### YOUR TASK
Up to and including the line containing "order: Lagomorpha", please reproduce the lines of the listing below, starting from the top.

### SUPPLIED DATA

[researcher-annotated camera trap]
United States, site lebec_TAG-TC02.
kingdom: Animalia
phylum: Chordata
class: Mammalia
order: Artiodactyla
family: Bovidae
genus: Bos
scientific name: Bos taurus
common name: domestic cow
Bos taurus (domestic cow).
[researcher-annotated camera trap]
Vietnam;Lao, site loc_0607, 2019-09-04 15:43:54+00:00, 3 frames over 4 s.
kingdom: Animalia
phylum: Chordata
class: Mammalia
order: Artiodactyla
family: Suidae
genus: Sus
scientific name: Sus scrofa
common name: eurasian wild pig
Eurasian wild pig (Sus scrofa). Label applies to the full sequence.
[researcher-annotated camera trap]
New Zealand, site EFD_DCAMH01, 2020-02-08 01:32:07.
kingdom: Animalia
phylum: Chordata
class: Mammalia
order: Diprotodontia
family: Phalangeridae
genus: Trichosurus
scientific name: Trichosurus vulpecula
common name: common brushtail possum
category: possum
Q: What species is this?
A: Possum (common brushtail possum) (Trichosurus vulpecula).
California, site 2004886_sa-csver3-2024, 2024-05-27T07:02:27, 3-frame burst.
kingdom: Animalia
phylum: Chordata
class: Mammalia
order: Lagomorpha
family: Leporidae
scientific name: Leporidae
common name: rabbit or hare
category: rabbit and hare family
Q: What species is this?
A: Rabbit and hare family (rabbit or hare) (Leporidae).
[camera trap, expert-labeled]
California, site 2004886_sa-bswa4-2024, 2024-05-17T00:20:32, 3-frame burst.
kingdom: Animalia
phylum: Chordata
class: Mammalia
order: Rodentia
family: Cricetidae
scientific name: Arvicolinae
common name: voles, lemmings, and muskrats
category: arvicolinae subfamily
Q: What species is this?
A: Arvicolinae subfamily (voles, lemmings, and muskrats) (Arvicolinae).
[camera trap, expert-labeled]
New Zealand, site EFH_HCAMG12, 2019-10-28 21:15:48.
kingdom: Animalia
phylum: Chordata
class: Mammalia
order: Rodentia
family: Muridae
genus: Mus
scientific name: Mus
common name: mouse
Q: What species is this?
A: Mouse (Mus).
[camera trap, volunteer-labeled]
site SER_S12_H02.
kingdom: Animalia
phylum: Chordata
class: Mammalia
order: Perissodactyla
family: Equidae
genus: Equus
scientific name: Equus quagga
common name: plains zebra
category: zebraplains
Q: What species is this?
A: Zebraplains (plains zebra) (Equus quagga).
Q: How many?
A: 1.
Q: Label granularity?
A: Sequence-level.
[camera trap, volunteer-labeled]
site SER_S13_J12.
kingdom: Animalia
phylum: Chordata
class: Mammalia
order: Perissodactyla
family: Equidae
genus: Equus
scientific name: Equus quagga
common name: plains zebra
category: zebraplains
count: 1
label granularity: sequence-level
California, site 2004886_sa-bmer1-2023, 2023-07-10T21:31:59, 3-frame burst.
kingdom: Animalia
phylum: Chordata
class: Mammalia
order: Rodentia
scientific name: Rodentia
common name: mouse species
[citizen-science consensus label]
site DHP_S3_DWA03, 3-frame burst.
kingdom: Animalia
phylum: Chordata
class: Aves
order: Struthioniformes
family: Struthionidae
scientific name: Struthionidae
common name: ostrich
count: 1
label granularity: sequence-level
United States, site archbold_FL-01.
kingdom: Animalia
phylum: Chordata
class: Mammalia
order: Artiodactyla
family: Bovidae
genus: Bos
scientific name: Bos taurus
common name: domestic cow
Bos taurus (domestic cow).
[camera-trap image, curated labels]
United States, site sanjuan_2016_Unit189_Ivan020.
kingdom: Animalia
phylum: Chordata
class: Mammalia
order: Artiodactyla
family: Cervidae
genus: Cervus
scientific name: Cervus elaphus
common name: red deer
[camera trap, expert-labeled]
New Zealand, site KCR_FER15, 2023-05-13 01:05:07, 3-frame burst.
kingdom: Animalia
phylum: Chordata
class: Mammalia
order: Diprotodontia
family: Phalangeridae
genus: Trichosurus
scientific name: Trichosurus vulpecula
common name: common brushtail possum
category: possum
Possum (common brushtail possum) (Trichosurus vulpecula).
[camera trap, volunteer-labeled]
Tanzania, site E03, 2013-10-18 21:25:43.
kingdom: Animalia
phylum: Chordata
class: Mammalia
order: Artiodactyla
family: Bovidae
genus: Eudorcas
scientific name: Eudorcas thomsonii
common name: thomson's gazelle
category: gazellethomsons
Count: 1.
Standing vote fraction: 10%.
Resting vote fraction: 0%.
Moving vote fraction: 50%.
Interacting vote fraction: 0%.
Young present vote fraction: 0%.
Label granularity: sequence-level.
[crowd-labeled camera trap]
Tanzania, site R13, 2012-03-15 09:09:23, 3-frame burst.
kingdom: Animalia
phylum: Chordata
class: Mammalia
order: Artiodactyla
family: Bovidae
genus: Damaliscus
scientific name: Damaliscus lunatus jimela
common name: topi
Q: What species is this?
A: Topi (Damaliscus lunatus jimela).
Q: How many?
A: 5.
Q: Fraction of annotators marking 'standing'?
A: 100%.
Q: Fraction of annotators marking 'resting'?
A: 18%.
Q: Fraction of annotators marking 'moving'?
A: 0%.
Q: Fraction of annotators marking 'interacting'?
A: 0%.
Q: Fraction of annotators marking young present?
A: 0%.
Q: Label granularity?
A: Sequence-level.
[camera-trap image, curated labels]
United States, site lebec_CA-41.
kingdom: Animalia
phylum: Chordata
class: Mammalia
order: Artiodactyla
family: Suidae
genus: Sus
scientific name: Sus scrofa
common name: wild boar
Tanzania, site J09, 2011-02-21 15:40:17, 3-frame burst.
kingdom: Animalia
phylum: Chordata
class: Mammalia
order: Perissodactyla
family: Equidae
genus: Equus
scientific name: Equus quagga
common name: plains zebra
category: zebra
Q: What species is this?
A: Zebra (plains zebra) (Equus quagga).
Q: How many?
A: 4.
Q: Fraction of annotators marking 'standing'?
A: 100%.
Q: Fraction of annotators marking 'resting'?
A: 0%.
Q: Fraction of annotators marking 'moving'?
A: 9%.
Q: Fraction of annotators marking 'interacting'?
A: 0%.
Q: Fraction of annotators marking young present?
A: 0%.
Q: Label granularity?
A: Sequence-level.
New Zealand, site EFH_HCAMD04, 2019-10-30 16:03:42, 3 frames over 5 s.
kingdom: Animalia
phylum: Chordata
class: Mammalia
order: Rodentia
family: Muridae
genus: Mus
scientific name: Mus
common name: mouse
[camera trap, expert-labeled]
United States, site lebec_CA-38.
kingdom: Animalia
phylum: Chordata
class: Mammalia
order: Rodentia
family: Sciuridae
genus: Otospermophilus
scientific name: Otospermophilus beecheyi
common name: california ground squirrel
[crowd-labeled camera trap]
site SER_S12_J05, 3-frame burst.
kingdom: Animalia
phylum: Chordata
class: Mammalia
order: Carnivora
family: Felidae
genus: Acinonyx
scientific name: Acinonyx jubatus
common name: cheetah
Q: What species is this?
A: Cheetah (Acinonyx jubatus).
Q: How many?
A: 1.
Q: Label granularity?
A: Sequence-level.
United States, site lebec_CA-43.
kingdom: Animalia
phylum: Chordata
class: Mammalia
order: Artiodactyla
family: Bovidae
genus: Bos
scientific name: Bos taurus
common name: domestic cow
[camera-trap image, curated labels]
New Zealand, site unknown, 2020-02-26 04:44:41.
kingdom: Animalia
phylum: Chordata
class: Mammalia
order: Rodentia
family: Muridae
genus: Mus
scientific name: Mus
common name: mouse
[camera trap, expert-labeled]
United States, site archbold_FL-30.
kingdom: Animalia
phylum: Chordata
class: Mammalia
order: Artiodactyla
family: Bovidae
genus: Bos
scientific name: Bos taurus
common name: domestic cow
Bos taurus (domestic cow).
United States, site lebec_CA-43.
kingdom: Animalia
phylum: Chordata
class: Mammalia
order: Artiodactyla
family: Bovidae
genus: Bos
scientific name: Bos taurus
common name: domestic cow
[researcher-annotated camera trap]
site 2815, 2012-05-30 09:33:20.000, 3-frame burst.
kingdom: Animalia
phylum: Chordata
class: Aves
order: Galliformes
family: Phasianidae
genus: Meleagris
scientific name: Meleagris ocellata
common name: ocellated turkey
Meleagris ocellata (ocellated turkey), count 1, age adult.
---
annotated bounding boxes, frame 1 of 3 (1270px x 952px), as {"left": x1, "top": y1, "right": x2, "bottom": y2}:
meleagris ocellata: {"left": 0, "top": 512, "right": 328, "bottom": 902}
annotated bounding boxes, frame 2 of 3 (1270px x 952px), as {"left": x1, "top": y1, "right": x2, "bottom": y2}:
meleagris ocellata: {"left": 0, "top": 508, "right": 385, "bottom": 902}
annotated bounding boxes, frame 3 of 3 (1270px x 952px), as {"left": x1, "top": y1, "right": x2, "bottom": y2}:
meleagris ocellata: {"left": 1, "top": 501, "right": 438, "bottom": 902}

### SOLUTION FOR THIS PROBLEM
[researcher-annotated camera trap]
United States, site lebec_TAG-TC02.
kingdom: Animalia
phylum: Chordata
class: Mammalia
order: Artiodactyla
family: Bovidae
genus: Bos
scientific name: Bos taurus
common name: domestic cow
Bos taurus (domestic cow).
[researcher-annotated camera trap]
Vietnam;Lao, site loc_0607, 2019-09-04 15:43:54+00:00, 3 frames over 4 s.
kingdom: Animalia
phylum: Chordata
class: Mammalia
order: Artiodactyla
family: Suidae
genus: Sus
scientific name: Sus scrofa
common name: eurasian wild pig
Eurasian wild pig (Sus scrofa). Label applies to the full sequence.
[researcher-annotated camera trap]
New Zealand, site EFD_DCAMH01, 2020-02-08 01:32:07.
kingdom: Animalia
phylum: Chordata
class: Mammalia
order: Diprotodontia
family: Phalangeridae
genus: Trichosurus
scientific name: Trichosurus vulpecula
common name: common brushtail possum
category: possum
Q: What species is this?
A: Possum (common brushtail possum) (Trichosurus vulpecula).
California, site 2004886_sa-csver3-2024, 2024-05-27T07:02:27, 3-frame burst.
kingdom: Animalia
phylum: Chordata
class: Mammalia
order: Lagomorpha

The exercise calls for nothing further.